Gazetecilik vitrinde (benim için alanda) bir meslek olduğu için birçok edebiyatçıya albenili gelir. Hatta eline her kalem alan yada fotoğraf makinesi geçiren gazetecilik mesleğine hevesleniverir. İlk anlarda basın mesleği onun için cazip bir uğraş olarak belleğinde kendisini aldatıverir. Ama mesleği gazetecilik olmayan yazı insanları için gazeteciye özenerek sürekli yazmaya heveslenmek, hatta gazeteci gibi davranmak ise öldürücü olmanın da ötesindedir.
Gazeteci uyarıcıdır, eleştireldir. Çünkü bilgiyle yazar, bir üslup geliştirdiği için, bunun diliyle konuşur. Çok “net”tir, açık ve saydamdır. “Açık gazetecilik” yapar. Sözü orada burada gezindirip durmaz. Yan/yön bakışına takılıp, kör kuyulara sapmaz. Algı düzeyi açıklığıyla hem kavratıcı hem de kuşatıcıdır. Gazetecilik tutumudur yazısına yansıyan, üslubunu belirleyen. Çünkü, bilir ki bu köşedeki her sözcüğü, kurduğu her cümlesiyle gazetecilik görevini yerine getirmektedir. Bilgi, yorum, aydınlatma, muhalif söylem gazetecinin kamu adına olmazsa olmazlarındandır.

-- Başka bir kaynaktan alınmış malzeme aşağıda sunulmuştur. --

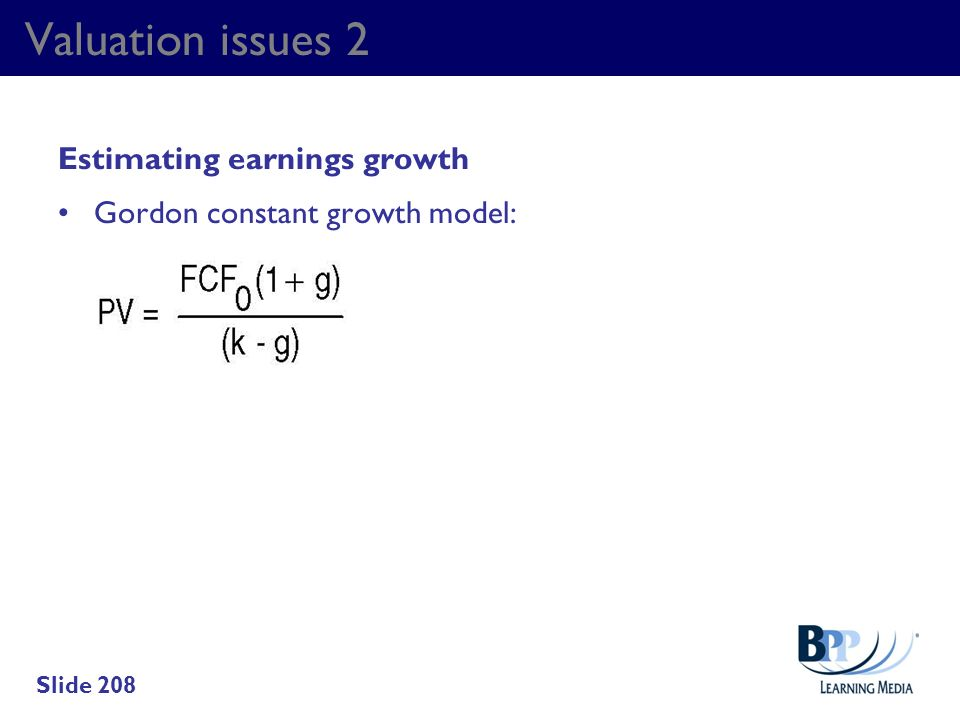 Valuation issues 2 Estimating earnings growth Gordon constant growth model: Slide 208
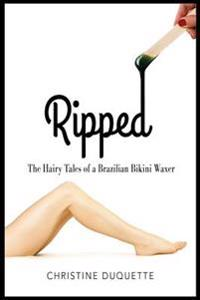 Ripped: The Hairy Tales of a Brazilian Bikini Waxer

Gazetecinin çevresi /çerçevesi güven/bilgi/haber/yorum/analizdir. Yazar ise insana ve topluma kendi penceresinden bakarak kendi gerçekliğinin dilini yaratır. Ama gazetesi adına gazetecinin böyle bir lüksü/seçeneği yoktur. Evet, işin özüne döndüğümüzde ise gazetecinin yalnızca haber ulaştıran bir “muhabir” olmadığını, gazetenin bütün sathına yayılan bir iç gözle dünyayı okuyarak her sabah akşam insanlara birçok bilgiyi haberi Doğru/yansız/ilkeli biçimde yansıtması gerektiğini söylemek isteriz.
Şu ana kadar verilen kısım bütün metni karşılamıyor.